### TEXT BLOCK
____________
RetriBlog: An architecture-centered framework for developing blog crawlers

https://doi.org/10.1016/j.eswa.2012.08.020Get rights and content

Abstract

Blogs have become an important social tool. It allows the users to share their tastes, express their opinions, report news, form groups related to some subject, among others. The information obtained from the blogosphere may be used to create several applications in various fields. However, due to the growing number of blogs posted every day, as well as the dynamicity of the blogosphere, the task of extracting relevant information from the blogs has become difficult and time consuming. In this paper, we use information retrieval and extraction techniques to deal with this problem. Furthermore, as blogs have many variation points is required to provide applications that can be easily adapted. Faced with this scenario, the work proposes RetriBlog, an architecture-centered framework for the development of blog crawlers. Finally, it presents an evaluation of the proposed algorithms and three case studies.

Highlights

► We developed a blog crawler using software engineering techniques. ► We create applications related to social web. ► We proposed a quantitative and qualitative evaluation.

Introduction

Web 2.0 is changing the way users interact with information (O’Reilly, 2005). It allows them to become an active part of the Web through new tools that enable the creation and content management in a collaborative manner. Among these tools the importance of blogs should be emphasized.

Blogs are proliferating on the Web, particularly due to its simplicity and popularity. Simplicity of blogs use is portrayed, e.g. by Rosenbloom (2004) pointing out that “a blogger needs only a computer, Internet access, and an opinion”. On the other hand, regarding the popularity of blogs, Blood (2004) declared that “Weblogs have become so ubiquitous that for many of us the term is synonymous with ‘personal Web site’ ”. Furthermore, according to a Technoratis report,3 the activity on the blogsphere doubles every two hundred days. This fact also highlights blogs as a very interesting tool which may be used in several areas, e.g., e-commerce and e-learning.

In addition, other companies like Blog Pulse4 and Blog Scope5 have interesting statistics. The first have more than 160 million blogs indexed and more than 60 thousand are created every day. The second indexes approximately 53 million blogs and over a trillion posts.
____________
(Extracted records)
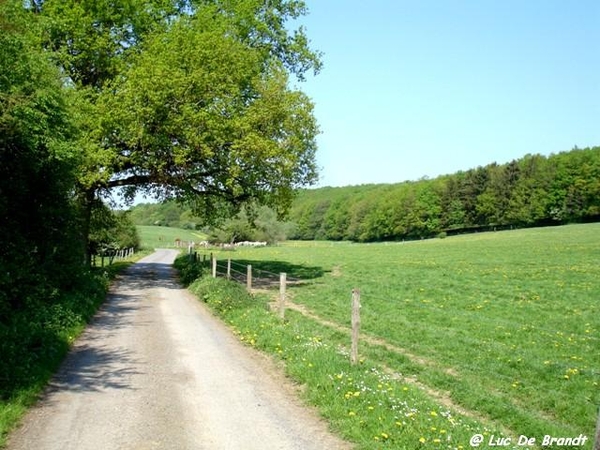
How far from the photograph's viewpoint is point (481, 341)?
44.5 feet

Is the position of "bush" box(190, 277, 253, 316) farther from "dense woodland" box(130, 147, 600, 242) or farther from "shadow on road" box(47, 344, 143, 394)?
"dense woodland" box(130, 147, 600, 242)

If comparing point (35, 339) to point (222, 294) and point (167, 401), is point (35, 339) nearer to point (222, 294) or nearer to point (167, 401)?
point (167, 401)

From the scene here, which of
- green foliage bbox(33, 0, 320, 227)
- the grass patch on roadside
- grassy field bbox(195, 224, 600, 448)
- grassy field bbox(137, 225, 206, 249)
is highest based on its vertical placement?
green foliage bbox(33, 0, 320, 227)

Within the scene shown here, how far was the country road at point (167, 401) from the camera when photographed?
6.81 m

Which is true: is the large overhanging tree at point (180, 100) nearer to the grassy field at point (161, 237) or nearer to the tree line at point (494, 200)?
the tree line at point (494, 200)

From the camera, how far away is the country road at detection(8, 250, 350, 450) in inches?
268

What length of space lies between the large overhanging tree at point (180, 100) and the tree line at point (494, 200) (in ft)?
____________
### TASKS TO PERFORM
1. From the text on the RetriBlog framework, extract the passage that begins at the words "Blogs are proliferating" and stops after the words "e-commerce and e-learning.".
2. According to the text on the RetriBlog framework, how often does activity on the blogosphere double?

### THE REPLIES
1.
Blogs are proliferating on the Web, particularly due to its simplicity and popularity. Simplicity of blogs use is portrayed, e.g. by Rosenbloom (2004) pointing out that “a blogger needs only a computer, Internet access, and an opinion”. On the other hand, regarding the popularity of blogs, Blood (2004) declared that “Weblogs have become so ubiquitous that for many of us the term is synonymous with ‘personal Web site’ ”. Furthermore, according to a Technoratis report,3 the activity on the blogsphere doubles every two hundred days. This fact also highlights blogs as a very interesting tool which may be used in several areas, e.g., e-commerce and e-learning.

2. It doubles every two hundred days.